Someone just asked me a question on Twitter and I was most of the way through what would have been several tweets before I thought perhaps it would work better as a blog post. I’m going to answer the question first, and then talk some more about the context and what I’m hoping to achieve where I am and (with the advent of more collaborative working through the ICS) in the wider system. So I’ve been using scikit-learn to train a classifier to predict non attendance at healthcare appointments and the question to me was “What made you choose Python rather than R for this one? Which classifier are you using?”.
I’m using a couple of classifiers, to be honest I’m really just messing around but I always like to tweet and blog at the beginning because you end up having useful conversations that can save you time later on. I’m sort of aping this excellent paper and have got some pretty good preliminary results using gradient boosting, but as I say I am just kind of messing around at the moment.
The reason I’m using Python instead of R is twofold. The first reason is that I have been using Python more and more doing text mining (for a very brief outline that I will come back to see this blog post). Python is a little bit ahead in terms of the text mining algorithms, because that’s what people are using, and for a while I would do all the data cleaning and outputs (think Shiny) in R, just nipping into Python for four lines to run the model. The problem with doing that is that my Python is so bad that I often can’t even make the model run. Or even if it runs I can’t necessarily get the outputs or plots that I need. So I’ve realised I just need to rip off the plaster and learn Python. Properly, end to end. So when this predicting DNA with machine learning thing came along it seemed the perfect project in which to build a Python pipeline.
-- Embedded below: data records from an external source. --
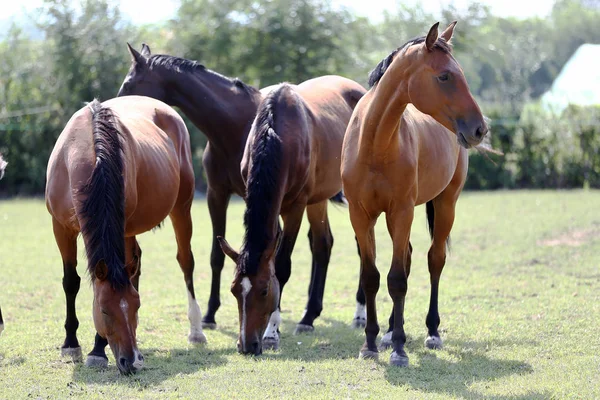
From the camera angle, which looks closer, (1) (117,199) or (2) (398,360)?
(1) (117,199)

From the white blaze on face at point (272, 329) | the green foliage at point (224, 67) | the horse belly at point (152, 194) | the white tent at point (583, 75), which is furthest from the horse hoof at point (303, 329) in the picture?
the white tent at point (583, 75)

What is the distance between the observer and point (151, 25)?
939 inches

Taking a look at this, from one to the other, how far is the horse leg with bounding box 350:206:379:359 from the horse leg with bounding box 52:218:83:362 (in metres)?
1.95

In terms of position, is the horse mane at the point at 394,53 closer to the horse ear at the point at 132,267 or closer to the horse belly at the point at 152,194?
the horse belly at the point at 152,194

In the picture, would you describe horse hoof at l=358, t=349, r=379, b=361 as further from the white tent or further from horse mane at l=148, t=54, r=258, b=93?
the white tent

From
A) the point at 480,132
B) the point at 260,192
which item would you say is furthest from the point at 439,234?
the point at 480,132

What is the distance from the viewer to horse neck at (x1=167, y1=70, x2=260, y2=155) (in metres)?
6.82

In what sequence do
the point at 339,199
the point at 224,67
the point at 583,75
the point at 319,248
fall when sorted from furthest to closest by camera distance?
1. the point at 583,75
2. the point at 224,67
3. the point at 339,199
4. the point at 319,248

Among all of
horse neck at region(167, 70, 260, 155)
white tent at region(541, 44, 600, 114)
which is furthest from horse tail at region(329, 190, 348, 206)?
white tent at region(541, 44, 600, 114)

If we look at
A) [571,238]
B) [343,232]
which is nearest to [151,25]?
[343,232]

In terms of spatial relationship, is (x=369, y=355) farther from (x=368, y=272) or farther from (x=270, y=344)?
(x=270, y=344)

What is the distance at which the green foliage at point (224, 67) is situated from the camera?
17.1 metres

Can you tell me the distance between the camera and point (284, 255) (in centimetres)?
612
I could do it in R in a fifth the time, I’m sure, but I wouldn’t be learning to use Python to help with the text mining stuff, so I’m being discplined and torturing myself learning this new language (it’s hard work but it’s not torture, obviously, I’m having a great time).
There is a bigger reason, however, which is what motivated this blog post. People in the system are using Python. The people who wrote that paper cited above used Python and they’ve indicated their willingness to look at sharing the code once they’ve tidied it up a bit. Some other people doing something else I haven’t talked about yet (but will) are also using Python. I had a bit of A Moment the other day when I realised that it’s no good just building reusable, sharable technology. That’s only the first step. In a way, that’s the easy bit. Easier bit. We need people out in the system who can actually use it. Can you just go to any provider Trust in the country and say “Hey, I fitted a machine learning to predict DNA with scikit-learn, here’s the code/ a Docker image” and they’ll just say “Thanks very much, we’ll productionise it in the data warehouse next month”? Nope! And they definitely won’t say “That’s very interesting, we’ve compared it with some of our internal testing and we’ve improved the model, we’ve already submitted a pull request”.
We have a saying where I come from, the Involvement team, I’m sure they got it from somewhere but I heard it from them first. “If you want to go fast, go alone. If you want to go far, go together”. Learning Python for me is just a tiny step towards me being part of the solution to the problem of “We have all these amazing machine learning models ready to rock out in the wilds of the NHS, but who on Earth is going to get them set up and improving lives/ saving money?”
As with quite a lot of my blog posts at the moment, I am aware that I’m talking about tackling huge, systemic problems, and I’m in no doubt that I’m the absolute tiniest cog in the whole system, so it does feel a bit weird talking about all these huge, system level changes. But be the change you want to see, that’s what I always say, so I’m doing my best.